We tested the TTT system by using it to participate in the Named Entity task of the MUC-7 competition. This involved developing extensive rulesets to mark up named entities (ENAMEX: persons, organisations and locations), temporal expressions (TIMEX: dates and times) and numerical expressions (NUMEX: sums of money, percentages). Detailed information about precisely which expressions should be marked up can be found in the MUC-7 Named Entity Task Definition (http://www.muc.saic.com/proceedings/ne_task.html). In this release we distribute a general purpose grammar for recognising numbers ($TTT/GRAM/sgml/numbers.gr) and slightly modified versions of our MUC-7 grammars for NUMEX and TIMEX expressions ($TTT/GRAM/sgml/numex.gr and $TTT/GRAM/sgml/timex.gr respectively). We use these grammars in the runplain pipeline and its variants where they apply in the order numbers.gr - numex.gr - timex.gr. The grammar numbers.gr must apply before the other two since it identifies numerical expressions that may form part of larger NUMEX or TIMEX expressions. For example, it will identify the string "two and a half" as a number and this could occur in money expressions such as "two and a half cents" or dates such as "two and a half years ago". In the following sections we provide brief descriptions of the three grammars. More detailed information can be found in the comments in the grammar files themselves.
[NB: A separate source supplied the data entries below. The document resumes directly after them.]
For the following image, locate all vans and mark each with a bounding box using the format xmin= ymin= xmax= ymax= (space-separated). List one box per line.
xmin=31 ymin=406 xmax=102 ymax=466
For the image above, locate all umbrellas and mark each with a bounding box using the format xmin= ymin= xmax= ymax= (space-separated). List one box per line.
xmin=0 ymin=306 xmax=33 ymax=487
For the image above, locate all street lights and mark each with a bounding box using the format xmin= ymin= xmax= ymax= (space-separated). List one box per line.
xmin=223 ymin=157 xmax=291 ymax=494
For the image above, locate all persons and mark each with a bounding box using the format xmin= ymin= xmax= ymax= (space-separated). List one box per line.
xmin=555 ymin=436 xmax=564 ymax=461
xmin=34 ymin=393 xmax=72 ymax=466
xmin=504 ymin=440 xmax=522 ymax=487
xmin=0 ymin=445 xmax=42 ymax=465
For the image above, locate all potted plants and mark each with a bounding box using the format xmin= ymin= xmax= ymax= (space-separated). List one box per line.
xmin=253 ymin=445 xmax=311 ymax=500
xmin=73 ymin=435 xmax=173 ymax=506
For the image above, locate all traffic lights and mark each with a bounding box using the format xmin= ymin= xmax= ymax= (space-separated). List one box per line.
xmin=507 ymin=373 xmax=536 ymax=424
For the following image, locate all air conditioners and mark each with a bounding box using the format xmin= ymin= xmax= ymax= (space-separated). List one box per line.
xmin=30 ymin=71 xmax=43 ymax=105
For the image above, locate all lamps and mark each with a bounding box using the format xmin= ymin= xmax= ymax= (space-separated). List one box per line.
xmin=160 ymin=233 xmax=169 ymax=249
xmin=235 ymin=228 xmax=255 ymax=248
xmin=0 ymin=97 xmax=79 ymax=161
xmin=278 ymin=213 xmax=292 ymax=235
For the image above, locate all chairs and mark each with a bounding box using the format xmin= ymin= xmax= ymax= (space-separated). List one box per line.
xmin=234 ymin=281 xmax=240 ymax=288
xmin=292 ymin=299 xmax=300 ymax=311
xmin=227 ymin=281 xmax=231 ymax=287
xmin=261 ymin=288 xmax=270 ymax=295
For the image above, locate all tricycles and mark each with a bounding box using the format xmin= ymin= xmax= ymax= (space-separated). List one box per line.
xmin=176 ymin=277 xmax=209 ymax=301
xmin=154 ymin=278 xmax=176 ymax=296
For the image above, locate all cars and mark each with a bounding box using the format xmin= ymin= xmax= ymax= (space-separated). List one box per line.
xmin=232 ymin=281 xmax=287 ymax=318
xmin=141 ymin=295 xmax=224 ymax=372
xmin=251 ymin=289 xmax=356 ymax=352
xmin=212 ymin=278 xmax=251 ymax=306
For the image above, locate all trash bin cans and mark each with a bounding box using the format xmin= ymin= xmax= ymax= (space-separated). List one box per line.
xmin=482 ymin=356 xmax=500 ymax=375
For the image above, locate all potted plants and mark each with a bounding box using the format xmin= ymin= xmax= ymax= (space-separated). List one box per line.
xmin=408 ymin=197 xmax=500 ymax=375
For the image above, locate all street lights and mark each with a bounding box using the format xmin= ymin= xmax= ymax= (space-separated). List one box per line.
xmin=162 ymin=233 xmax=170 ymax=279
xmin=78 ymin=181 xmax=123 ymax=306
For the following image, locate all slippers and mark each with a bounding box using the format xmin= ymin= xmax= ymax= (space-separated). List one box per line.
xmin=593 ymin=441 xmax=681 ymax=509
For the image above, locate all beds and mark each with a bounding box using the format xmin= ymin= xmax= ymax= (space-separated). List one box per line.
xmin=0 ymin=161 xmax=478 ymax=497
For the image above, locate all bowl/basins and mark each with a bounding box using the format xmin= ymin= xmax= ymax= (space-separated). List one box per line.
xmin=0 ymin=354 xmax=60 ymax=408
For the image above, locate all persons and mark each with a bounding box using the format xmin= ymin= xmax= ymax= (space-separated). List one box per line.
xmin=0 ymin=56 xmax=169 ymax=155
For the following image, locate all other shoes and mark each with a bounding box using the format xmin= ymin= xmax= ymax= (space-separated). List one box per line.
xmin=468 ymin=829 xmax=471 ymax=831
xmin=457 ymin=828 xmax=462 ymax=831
One of the example grammars, $TTT/GRAM/sgml/numbers.gr, contains a fairly extensive analysis of numbers in various forms. Most cases of decimals, and character-based number expressions (`digit numbers' like 1,256,387), are handled quite straightforwardly. Describing `text numbers', such as one thousand and twenty-six, is clearly more complicated. Combinations of digits and text are also possible, as in 30 million, and the grammar does allow various forms of these. A relatively extensive grammar of text fractions (three-fourths, forty-nine hundredths, and suchlike) is also included.
The comments in the grammar file contain details on what the rules are looking for; however a short description of the overall assumptions of the grammar of text numbers is appropriate as the basic approach covers the mixed forms (digit and text) and fractions also. Generally, the grammar should recognise almost any form of text number up to a trillion trillion - so all of the examples below are accepted:
one hundred and sixty-five thousand three hundred million seventy five thousand four hundred and one eighteen thousand five hundred and ninety-two nine hundred and ninety-nine thousand billion
The grammar assumes a central position in text numbers which characterises the whole number - in the four examples above this is thousand, million, hundred, and billion respectively. The grammar then assumes a `modifying' number on the left of the fulcrum; in the above examples these are:
one hundred and sixty-five three hundred eighteen nine hundred and ninety-nine thousand
The element following the central position is not necessary, as in the first and fourth cases. In the other two the relevant parts of the numbers are:
seventy five thousand four hundred and one five hundred and ninety-two
Note that no attempt is made to provide a `semantics' for the numbers - they are just recognised as numerical expressions. However it should be possible to use the targ values to build up numerical representations of the text expressions if this is required.